Women’s and Gender Studies professor, Kandace Creel Falcon, talks with WDAY on recent change to Facebook
Facebook users have a few more options to identify themselves
By: Becky Parker, WDAY
www.wday.com
Fargo, N.D. (WDAY TV) -For many, a social networking profile is an online identity.
And today, Facebook took a step to allow people to identify themselves the way they want.
Users can now choose from 58 different gender options.
The change from Facebook was announced and implemented this afternoon.
A software engineer for Facebook, who is going through a gender transformation, says, for many, the change will mean nothing.
But for the few it does impact, it means the world.
Kandace Creel Falcon, Women’s and Gender Studies professor: “I am excited there are so many more options.”
You no longer have to be just male or female on Facebook, more than 50 customized gender options have been added to the site.
Kandace Creel Falcon, a Women’s and Gender Studies professor at MSUM, says her Facebook feed was full of posts about the change today.
Creel Falcon: “Oftentimes, we think about gender as only male and female. And that can be really limiting to people.”
While some of the terms are commonly known, transgender, intersex, androgynous, others are more obscure.

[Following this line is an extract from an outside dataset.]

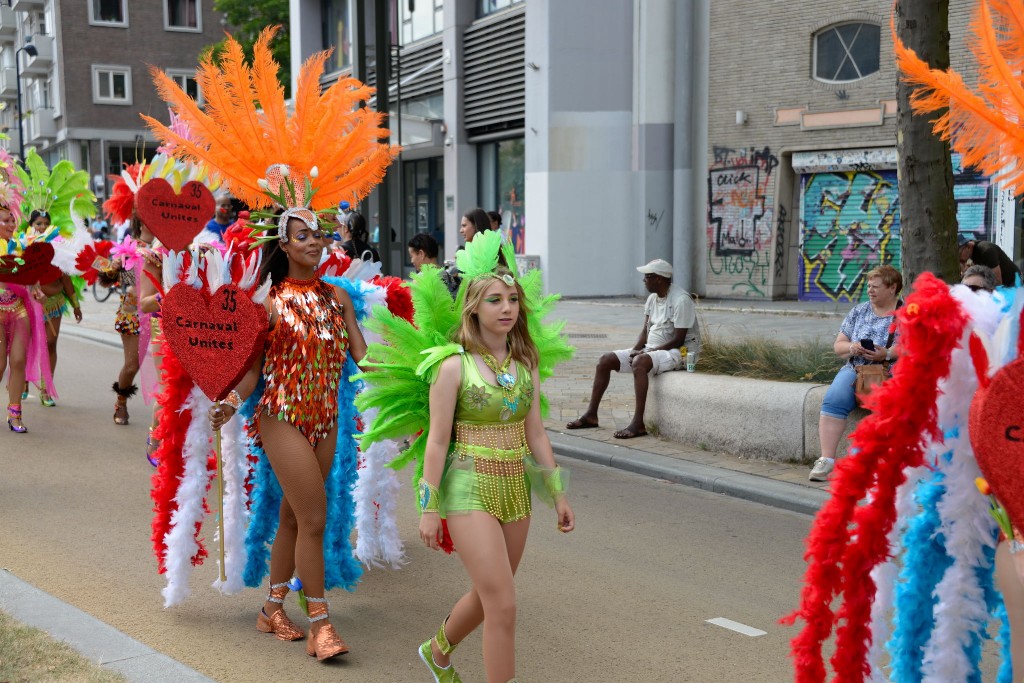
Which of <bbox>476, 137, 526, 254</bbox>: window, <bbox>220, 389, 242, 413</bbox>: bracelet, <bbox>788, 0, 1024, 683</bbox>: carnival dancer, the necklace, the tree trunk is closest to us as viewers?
<bbox>788, 0, 1024, 683</bbox>: carnival dancer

Like Cisgender, a term meaning you identify as your biological sex, or “Two-Spirit,” a native term.
Creel Falcon: “It allows for people who have gender identities that are somewhere in between or outside of those two identities to really be claimed and for people to be proud of that identity and live that identity in a digital space as well as real life.”
In addition, users can change how they are referred to in the third-person with three pronoun choices – him, her or them.
Dylan Furst, Facebook user: “At first I thought, wow 58, sounds like a lot. But as you read them, some of them make a lot of sense.”
But the change doesn’t come without criticism.
The national organization, “Focus on the Family,” released a statement saying, “It’s impossible to deny the biological reality that humanity is divided into two halves- male and female.”
For most Facebook users, the change won’t make a difference.
Dylan Furst: “It helps the people that need it or want to make that choice. If you want to stick with the traditional male and female, that’s still an option it’s not taking that away from anyone.”